Objectives  Microarray analyses of sinus mucosa in pediatric patients with chronic rhinosinusitis (CRS) have recently demonstrated increased messenger RNA expression of the inflammatory chemokines CXCL5 and CXCL13 and of the innate immune mediators β-defensin 1 (DEFB1), serum amyloid A2 (SAA2), and serpin B4. The objectives of this study were to determine whether these gene products were expressed at the protein level in pediatric sinus mucosa and to determine their localization. Design  Immunohistochemical analysis was used to identify protein expression and cellular localization of CXCL5, CXCL13, DEFB1, SAA2, and serpin B4. Coimmunofluorescence staining of inflammatory cells was performed to further evaluate expression of CXCL5 and CXCL13. Setting  Pediatric tertiary care facility. Patients  Fifteen children with CRS who underwent endoscopic sinus surgery and 8 children who underwent craniofacial or neurosurgical procedures for abnormalities other than sinusitis. Main Outcome Measures  Protein expression and cellular localization of CXCL5, CXCL13, DEFB1, SAA2, and serpin B4 in pediatric sinus mucosa. Results  Ciliated and basal cells in the pseudostratified epithelium stained positively for the 5 mediators examined in both cohorts. Except for serpin B4, goblet cells did not stain for any mediators in either cohort. Glandular cells stained positively for all 5 mediators in both cohorts.

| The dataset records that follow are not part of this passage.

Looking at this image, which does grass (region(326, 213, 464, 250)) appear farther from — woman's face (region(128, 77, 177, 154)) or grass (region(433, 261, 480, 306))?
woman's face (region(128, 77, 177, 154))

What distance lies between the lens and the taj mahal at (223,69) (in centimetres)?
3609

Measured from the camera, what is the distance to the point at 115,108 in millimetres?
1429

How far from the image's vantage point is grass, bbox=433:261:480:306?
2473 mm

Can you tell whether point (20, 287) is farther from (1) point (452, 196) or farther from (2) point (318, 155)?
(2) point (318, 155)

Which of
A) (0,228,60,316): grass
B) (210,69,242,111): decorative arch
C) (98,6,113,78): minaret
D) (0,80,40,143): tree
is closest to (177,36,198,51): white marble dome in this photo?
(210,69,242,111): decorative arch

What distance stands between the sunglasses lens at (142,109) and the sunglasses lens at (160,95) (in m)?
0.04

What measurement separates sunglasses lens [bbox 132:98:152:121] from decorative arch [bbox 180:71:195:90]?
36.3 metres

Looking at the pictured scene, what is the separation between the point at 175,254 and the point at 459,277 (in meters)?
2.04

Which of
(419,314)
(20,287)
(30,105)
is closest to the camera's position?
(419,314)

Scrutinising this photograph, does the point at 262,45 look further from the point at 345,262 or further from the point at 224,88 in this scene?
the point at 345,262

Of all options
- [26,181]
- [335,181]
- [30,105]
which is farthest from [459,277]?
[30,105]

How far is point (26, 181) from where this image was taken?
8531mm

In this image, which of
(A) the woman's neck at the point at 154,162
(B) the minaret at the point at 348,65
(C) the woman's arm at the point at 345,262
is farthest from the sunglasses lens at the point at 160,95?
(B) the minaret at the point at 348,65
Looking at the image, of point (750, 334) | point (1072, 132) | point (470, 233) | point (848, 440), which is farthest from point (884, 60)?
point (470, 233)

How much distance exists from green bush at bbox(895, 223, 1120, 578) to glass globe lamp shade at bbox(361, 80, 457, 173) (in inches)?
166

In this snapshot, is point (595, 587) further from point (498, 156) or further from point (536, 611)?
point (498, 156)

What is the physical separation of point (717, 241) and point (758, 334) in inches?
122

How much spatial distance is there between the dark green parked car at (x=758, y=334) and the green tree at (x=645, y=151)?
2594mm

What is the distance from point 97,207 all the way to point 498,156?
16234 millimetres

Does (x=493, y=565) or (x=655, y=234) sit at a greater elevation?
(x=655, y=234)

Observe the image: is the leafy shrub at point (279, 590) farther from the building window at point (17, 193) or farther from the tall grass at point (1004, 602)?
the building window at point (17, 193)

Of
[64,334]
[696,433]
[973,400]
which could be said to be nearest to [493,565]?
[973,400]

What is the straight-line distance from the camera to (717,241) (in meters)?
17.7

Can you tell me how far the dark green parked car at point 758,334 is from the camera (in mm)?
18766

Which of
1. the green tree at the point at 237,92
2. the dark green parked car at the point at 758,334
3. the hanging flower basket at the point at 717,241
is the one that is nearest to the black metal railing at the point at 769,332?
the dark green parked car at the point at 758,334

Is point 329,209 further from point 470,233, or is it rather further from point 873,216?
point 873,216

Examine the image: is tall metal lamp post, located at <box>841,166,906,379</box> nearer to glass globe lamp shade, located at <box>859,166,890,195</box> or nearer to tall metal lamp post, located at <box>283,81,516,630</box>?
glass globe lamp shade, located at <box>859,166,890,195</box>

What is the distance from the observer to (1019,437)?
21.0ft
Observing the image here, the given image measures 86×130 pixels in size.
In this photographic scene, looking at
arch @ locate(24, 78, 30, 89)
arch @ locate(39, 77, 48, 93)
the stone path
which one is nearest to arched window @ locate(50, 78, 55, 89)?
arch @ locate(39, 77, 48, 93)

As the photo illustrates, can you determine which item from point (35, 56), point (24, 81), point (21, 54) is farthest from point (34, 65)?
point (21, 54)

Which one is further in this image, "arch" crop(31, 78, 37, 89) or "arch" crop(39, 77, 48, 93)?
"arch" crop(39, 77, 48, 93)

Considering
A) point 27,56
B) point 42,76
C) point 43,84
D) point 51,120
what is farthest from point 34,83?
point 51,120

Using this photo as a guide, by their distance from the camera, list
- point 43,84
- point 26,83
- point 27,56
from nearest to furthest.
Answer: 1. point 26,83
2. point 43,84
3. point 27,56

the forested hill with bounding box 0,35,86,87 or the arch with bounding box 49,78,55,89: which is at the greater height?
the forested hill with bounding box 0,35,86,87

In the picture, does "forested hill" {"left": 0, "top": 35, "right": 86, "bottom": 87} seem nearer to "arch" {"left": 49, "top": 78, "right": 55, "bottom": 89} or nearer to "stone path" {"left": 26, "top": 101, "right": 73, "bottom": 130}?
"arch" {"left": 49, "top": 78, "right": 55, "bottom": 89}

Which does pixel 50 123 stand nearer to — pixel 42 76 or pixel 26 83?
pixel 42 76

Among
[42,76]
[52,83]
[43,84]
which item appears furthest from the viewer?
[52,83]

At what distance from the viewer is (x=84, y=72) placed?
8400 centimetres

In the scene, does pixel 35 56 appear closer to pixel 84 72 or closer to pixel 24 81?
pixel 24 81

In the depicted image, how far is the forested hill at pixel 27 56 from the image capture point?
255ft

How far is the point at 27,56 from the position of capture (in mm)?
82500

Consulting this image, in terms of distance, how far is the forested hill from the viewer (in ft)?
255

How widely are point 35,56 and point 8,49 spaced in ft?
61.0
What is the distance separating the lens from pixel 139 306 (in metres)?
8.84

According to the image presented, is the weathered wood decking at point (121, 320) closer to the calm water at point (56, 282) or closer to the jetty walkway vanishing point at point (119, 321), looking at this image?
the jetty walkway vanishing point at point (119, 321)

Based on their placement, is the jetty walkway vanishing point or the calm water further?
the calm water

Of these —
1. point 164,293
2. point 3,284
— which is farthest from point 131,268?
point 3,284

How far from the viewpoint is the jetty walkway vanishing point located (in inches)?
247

Coimmunofluorescence staining of inflammatory cells showed that CXCL13 was expressed in macrophages, T and B cells but not in neutrophils. CXCL5 was detected only in T cells. Conclusions  CXCL5, CXCL13, DEFB1, SAA2, and serpin B4 were expressed at the protein level in the sinus mucosa of controls and pediatric patients with CRS and exhibited cell-specific localization. These mediators, not typically associated with pediatric CRS, may be involved in the inflammatory response and mucus hypersecretion seen in pediatric CRS.